Barbell is your friend.
So really, I kinda feel like genetically my body type is that of a pretty skinny dude with not much muscle definition, and no amount of exercise is gonna drastically change that (pics in my myspace in my sig, and note the dates of them in the captions, cuz I have improved a bit over the years
). However, I'm open to suggestions!
Don't worry
You may be an ectomorph but everyone CAN put on muscle.
And, I eat A LOT, good god - I've tried the protein powders (I still take 'em), the high-calorie protein powders, and just eating a fuckload of protein/calories in general, and I find all it really does is just add a bit more fat, not much more muscle. So...suggestions? (Tony?
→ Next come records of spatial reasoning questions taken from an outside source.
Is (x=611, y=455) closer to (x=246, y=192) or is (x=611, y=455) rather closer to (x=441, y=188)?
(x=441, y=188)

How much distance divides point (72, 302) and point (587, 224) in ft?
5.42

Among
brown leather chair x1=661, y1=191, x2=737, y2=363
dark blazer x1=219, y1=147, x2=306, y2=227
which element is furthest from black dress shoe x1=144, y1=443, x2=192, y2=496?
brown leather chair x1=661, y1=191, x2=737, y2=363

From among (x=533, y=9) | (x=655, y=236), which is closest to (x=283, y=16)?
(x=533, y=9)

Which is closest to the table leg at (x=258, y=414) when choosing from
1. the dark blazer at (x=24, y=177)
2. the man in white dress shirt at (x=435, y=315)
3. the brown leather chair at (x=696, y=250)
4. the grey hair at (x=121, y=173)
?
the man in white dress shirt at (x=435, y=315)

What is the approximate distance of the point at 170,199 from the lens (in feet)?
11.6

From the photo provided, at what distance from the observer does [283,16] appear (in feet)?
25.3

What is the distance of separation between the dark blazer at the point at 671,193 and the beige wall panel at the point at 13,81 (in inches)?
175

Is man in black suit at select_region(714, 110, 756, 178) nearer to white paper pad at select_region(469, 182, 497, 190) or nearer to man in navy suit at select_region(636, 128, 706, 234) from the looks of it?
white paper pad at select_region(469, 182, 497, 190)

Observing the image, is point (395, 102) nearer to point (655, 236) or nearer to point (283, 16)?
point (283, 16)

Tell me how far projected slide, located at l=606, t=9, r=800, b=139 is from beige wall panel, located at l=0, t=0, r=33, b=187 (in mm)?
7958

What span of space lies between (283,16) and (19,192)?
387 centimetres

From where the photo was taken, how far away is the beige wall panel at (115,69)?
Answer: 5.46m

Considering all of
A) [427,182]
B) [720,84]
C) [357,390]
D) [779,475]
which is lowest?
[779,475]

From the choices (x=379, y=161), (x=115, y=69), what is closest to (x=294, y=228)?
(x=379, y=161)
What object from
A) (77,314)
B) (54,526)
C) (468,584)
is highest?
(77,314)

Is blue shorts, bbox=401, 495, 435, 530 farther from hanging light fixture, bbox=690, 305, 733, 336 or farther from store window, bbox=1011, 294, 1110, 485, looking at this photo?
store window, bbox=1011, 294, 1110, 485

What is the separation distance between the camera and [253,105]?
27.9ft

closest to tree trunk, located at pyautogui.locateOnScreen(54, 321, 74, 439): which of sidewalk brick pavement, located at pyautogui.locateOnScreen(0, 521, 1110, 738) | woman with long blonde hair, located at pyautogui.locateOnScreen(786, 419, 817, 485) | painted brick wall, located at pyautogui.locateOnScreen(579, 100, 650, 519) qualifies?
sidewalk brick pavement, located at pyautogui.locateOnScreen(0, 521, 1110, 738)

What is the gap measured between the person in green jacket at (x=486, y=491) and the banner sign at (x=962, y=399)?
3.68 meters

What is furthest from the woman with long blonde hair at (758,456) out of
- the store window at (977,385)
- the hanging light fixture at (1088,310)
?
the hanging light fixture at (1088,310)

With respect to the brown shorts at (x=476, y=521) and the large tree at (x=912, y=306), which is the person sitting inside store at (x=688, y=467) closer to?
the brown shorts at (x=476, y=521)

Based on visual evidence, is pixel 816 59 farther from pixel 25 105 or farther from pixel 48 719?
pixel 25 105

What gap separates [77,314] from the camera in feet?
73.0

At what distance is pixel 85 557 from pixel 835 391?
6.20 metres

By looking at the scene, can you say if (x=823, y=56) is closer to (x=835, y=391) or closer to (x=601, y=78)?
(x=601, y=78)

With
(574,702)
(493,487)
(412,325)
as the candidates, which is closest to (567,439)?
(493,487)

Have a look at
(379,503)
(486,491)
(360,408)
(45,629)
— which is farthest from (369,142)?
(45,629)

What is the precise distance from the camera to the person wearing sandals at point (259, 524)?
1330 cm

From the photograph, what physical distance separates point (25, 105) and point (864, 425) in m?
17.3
You're the one going to college for this crap after all
)
LOL @ "eating a lot".
I heard it soooo many times just to later see some laughably low amounts of food that stuffs the guy who said "a lot".
If you are not growing even though you train like a madman it means that you are overtraining.
Overtraining is training (damaging muscle) more than you can repair by a good rest and good diet.
So...
Train less
or
Do nothing, sleep, rest more
or
Eat more protein and calories
Human body is all about biochemistry, it works the same way for everyone.
So to grow you have to not destroy it as often and supply more materials than enough to just repair it.
About training less:
Example chest training workout:
Do a quick warm up with no weight.
Ok warm up is very important but you can kinda substitute a full warm up by taking a 15 minute hot bath before the workout so your muscles are already and literally warm before you start moving them with that quick warm up.
After the warm up do few nervous system kickstarting sets with
1 rep each.
Now do the 1 rep max set.
Then few (3 to 5) 3 rep sets at about 60% to 80% of 1 rep max and finish with 1 set of about 40% 1rm as many reps as you can.
1 movement type.
Flat bench barbell press.
Now few sets for triceps and you are done.
(I can omit delts because mine grow enough from pec and back training.)
About eating more:
Weigh and count every gram of your food.
Always.
Buy some
digestive enzymes and appetite increasing herbs and vitaminum b12.
Generally forget about "normal" food.
Learn how to battle with vomit reflex.
Whenever i feel like i am going to vomit i trick my brain by starting to cough... works for me (most of the time hehehe).